AIM: Beginning at the line containing "What object from" and continuing to the end of the records below, give each line again exactly as it stands, and only those lines.

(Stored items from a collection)
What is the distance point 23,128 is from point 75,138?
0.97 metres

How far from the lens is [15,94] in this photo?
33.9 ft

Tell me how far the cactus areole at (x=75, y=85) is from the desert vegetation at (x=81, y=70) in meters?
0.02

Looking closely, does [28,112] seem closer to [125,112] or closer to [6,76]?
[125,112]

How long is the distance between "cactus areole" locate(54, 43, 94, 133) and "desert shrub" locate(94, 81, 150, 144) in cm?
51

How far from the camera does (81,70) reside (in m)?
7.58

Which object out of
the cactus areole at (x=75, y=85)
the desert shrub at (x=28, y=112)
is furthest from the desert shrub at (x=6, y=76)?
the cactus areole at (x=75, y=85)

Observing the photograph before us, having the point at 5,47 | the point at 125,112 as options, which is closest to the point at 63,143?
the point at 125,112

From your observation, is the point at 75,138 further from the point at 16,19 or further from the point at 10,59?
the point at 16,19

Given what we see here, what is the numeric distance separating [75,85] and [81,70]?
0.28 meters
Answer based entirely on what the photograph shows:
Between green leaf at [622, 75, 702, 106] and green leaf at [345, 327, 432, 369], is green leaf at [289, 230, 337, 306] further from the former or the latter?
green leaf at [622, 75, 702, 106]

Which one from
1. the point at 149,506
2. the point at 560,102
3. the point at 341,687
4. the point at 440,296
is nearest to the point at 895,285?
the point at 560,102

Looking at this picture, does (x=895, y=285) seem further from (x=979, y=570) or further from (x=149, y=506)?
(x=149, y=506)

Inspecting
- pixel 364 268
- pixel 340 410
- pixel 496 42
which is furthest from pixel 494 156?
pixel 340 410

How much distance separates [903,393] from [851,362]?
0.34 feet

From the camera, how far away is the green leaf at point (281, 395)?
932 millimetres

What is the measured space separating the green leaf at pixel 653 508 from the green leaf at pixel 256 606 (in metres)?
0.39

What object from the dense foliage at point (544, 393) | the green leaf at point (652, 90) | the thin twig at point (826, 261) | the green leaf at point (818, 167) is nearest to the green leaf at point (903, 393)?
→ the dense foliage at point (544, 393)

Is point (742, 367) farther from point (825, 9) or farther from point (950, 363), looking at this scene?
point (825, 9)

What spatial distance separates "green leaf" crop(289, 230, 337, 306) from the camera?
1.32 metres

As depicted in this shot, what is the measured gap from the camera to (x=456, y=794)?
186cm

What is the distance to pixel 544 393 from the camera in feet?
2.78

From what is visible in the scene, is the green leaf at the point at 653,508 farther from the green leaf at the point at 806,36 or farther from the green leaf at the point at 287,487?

TASK RESULT:
What object from the dense foliage at point (544, 393) | the green leaf at point (652, 90) | the thin twig at point (826, 261) | the green leaf at point (818, 167) is nearest to the green leaf at point (903, 393)?
→ the dense foliage at point (544, 393)

Is point (742, 367) farther from point (825, 9) or farther from point (950, 363), looking at this scene?
point (825, 9)

What spatial distance separates "green leaf" crop(289, 230, 337, 306) from the camera?
1.32 metres

As depicted in this shot, what is the measured gap from the camera to (x=456, y=794)?
186cm

What is the distance to pixel 544 393 from the camera in feet?
2.78

From what is visible in the scene, is the green leaf at the point at 653,508 farther from the green leaf at the point at 806,36 or farther from the green leaf at the point at 287,487?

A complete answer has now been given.